Every Aggie has a home away from home in the Memorial Student Center, Texas A&M’s student union. However, this facility is unique because it is also a memorial. After the world wars, former students wanted to build a memorial to honor all of the Aggies that had lost their lives during battle—and at the same time, the students wanted to build a student center. The Memorial Student Center — or the MSC, as it is known on campus — was built and dedicated on Muster Day (April 21) 1951 to all of the Aggies that have lost their lives in wars past, present, or future.
In front of the MSC, there are 55 trees that surround Simpson Drill Field to honor the 55 Aggies that gave their lives in World War I. In addition, in the front hallway, there are displays honoring the eight Aggies who served during World War II and received Congressional Medals of Honor.

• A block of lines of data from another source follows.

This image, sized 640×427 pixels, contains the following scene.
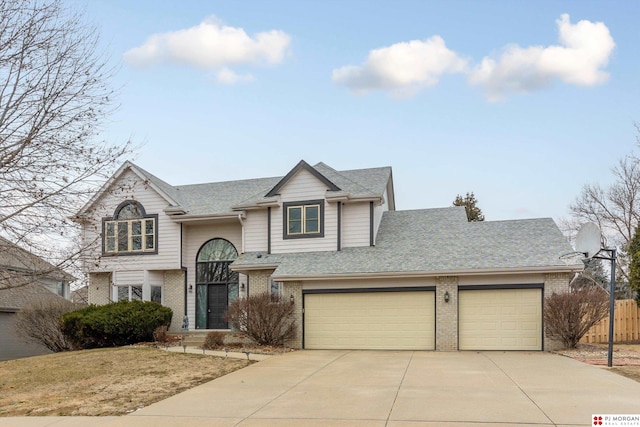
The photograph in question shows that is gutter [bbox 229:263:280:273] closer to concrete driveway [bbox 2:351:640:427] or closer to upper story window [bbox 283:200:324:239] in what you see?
upper story window [bbox 283:200:324:239]

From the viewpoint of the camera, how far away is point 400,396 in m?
9.42

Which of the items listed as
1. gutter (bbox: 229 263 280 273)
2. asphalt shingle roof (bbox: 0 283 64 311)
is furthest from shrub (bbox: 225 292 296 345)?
asphalt shingle roof (bbox: 0 283 64 311)

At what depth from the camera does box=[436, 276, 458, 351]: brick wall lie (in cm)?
1744

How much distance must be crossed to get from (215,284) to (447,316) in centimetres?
1034

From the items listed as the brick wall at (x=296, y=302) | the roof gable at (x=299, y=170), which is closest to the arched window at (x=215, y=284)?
the roof gable at (x=299, y=170)

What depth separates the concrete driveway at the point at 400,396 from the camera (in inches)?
308

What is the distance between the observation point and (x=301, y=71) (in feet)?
63.9

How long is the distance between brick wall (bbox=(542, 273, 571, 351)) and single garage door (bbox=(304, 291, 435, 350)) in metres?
3.47

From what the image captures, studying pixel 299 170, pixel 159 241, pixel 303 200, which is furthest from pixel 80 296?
pixel 299 170

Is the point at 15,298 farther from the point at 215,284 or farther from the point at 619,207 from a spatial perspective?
the point at 619,207

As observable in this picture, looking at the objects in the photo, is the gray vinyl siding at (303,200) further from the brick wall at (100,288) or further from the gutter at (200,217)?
the brick wall at (100,288)

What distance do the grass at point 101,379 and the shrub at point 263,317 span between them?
8.51 ft

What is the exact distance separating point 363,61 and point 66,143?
12.5 metres

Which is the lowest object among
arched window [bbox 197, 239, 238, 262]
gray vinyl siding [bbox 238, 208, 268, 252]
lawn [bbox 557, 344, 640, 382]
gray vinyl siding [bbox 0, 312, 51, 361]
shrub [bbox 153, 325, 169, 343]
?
gray vinyl siding [bbox 0, 312, 51, 361]
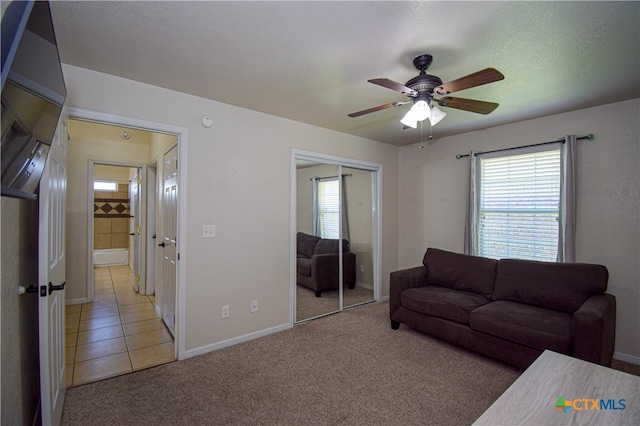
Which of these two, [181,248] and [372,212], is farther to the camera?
[372,212]

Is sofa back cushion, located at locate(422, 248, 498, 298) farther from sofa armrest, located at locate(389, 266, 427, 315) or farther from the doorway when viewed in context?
the doorway

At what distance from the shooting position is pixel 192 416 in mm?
2020

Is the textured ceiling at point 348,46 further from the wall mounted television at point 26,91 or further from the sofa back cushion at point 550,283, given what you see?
the sofa back cushion at point 550,283

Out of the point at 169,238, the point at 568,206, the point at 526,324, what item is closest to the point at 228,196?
the point at 169,238

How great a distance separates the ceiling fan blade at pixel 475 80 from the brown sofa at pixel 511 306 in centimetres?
189

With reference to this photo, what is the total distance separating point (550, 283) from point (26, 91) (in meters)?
3.80

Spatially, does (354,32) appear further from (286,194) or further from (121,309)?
(121,309)

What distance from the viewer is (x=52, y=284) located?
1.82 metres

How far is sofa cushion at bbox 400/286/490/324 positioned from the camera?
9.68 ft

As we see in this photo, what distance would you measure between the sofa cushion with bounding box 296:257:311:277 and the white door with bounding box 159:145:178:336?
4.88ft

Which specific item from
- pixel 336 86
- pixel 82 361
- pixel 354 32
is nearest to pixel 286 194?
pixel 336 86

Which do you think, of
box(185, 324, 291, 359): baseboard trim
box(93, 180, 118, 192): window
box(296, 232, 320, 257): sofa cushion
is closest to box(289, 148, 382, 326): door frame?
box(185, 324, 291, 359): baseboard trim

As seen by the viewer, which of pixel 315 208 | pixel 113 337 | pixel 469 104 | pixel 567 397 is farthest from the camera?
pixel 315 208

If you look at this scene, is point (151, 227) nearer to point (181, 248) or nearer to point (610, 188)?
point (181, 248)
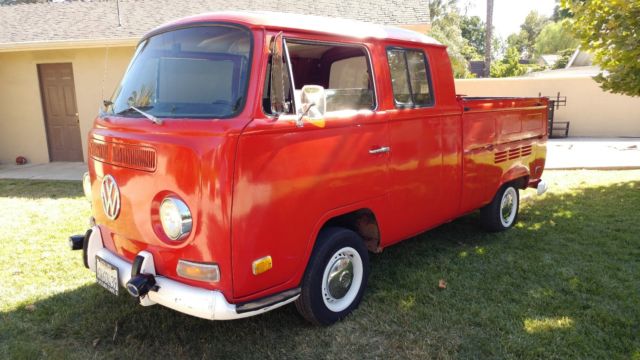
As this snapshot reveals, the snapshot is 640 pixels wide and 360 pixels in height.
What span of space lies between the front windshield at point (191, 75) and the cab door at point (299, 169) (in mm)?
209

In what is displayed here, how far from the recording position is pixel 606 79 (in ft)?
23.7

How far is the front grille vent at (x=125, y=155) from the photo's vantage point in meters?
2.86

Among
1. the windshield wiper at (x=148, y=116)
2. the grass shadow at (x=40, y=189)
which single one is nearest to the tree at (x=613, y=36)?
the windshield wiper at (x=148, y=116)

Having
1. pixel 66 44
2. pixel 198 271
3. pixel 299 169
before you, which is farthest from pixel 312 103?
pixel 66 44

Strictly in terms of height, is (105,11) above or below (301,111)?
above

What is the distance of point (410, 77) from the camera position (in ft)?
13.1

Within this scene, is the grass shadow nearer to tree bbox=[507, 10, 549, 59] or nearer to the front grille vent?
the front grille vent

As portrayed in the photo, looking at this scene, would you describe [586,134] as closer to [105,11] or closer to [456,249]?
[456,249]

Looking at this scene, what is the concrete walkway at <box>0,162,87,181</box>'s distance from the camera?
9320 mm

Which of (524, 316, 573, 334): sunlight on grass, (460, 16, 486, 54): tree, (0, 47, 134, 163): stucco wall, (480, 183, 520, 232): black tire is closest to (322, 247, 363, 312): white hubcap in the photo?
(524, 316, 573, 334): sunlight on grass

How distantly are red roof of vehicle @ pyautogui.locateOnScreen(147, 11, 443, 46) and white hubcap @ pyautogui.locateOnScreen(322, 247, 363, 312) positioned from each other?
164 centimetres

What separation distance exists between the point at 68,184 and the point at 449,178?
7.34m

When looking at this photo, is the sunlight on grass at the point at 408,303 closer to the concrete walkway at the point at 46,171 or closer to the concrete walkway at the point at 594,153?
the concrete walkway at the point at 594,153

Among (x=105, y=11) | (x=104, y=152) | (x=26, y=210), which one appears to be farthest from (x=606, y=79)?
(x=105, y=11)
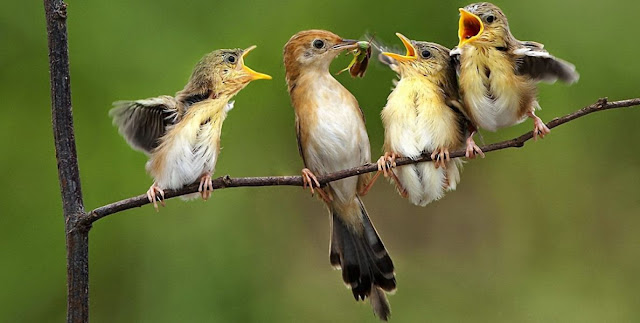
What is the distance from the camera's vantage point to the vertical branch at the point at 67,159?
1.38 m

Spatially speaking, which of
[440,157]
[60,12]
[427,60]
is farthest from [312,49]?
[60,12]

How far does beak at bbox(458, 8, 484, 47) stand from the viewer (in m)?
1.53

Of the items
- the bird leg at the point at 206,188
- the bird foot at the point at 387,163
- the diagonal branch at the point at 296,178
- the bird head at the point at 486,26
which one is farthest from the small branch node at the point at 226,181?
the bird head at the point at 486,26

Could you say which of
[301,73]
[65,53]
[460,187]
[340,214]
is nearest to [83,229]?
[65,53]

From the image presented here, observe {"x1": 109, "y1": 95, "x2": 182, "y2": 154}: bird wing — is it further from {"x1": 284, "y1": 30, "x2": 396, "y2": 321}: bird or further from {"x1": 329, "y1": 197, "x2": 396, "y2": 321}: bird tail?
{"x1": 329, "y1": 197, "x2": 396, "y2": 321}: bird tail

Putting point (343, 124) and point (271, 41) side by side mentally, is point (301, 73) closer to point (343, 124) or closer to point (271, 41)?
point (343, 124)

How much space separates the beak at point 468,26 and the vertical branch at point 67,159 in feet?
2.00

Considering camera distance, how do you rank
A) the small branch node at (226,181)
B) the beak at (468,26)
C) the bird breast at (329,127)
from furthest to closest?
the bird breast at (329,127) → the beak at (468,26) → the small branch node at (226,181)

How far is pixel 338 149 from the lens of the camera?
74.5 inches

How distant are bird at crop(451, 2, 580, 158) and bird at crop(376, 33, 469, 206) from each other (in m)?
0.10

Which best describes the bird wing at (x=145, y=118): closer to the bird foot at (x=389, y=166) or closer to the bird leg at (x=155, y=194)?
the bird leg at (x=155, y=194)

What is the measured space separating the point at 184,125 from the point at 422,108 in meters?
0.43

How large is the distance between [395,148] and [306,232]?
1.45m

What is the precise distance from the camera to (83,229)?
1.43 metres
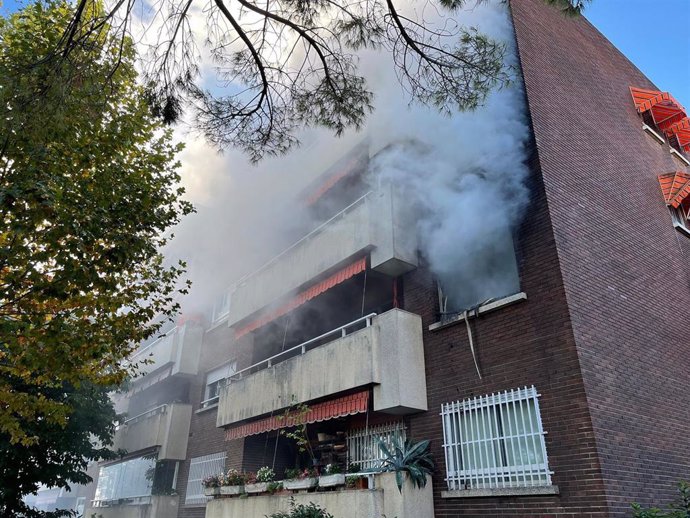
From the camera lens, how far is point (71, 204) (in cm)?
654

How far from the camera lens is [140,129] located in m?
8.12

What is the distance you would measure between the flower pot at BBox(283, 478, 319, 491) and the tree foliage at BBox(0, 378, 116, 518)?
5518mm

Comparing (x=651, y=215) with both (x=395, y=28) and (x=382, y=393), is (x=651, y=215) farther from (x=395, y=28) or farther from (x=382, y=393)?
(x=395, y=28)

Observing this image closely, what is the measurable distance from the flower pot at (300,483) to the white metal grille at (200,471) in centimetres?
492

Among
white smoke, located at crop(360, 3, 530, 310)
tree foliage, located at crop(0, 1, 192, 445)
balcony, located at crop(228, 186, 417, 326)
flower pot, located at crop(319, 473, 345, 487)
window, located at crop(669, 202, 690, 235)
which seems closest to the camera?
tree foliage, located at crop(0, 1, 192, 445)

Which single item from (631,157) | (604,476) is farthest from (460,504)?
(631,157)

The MSC also houses three art galleries, multiple eating facilities, a bookstore, a bank, piano practice rooms, and The Flag Room. The Flag Room, also known as the “living room of Texas A&M,” is a place where students often gather to study, meet friends to eat, have meetings, or just to take a nap between classes.
Since the MSC is a living memorial, those entering the building are asked to remove their hats. Those walking outside are asked not to walk on the grass outside surrounding the facility, also as a sign of respect to fallen Aggies.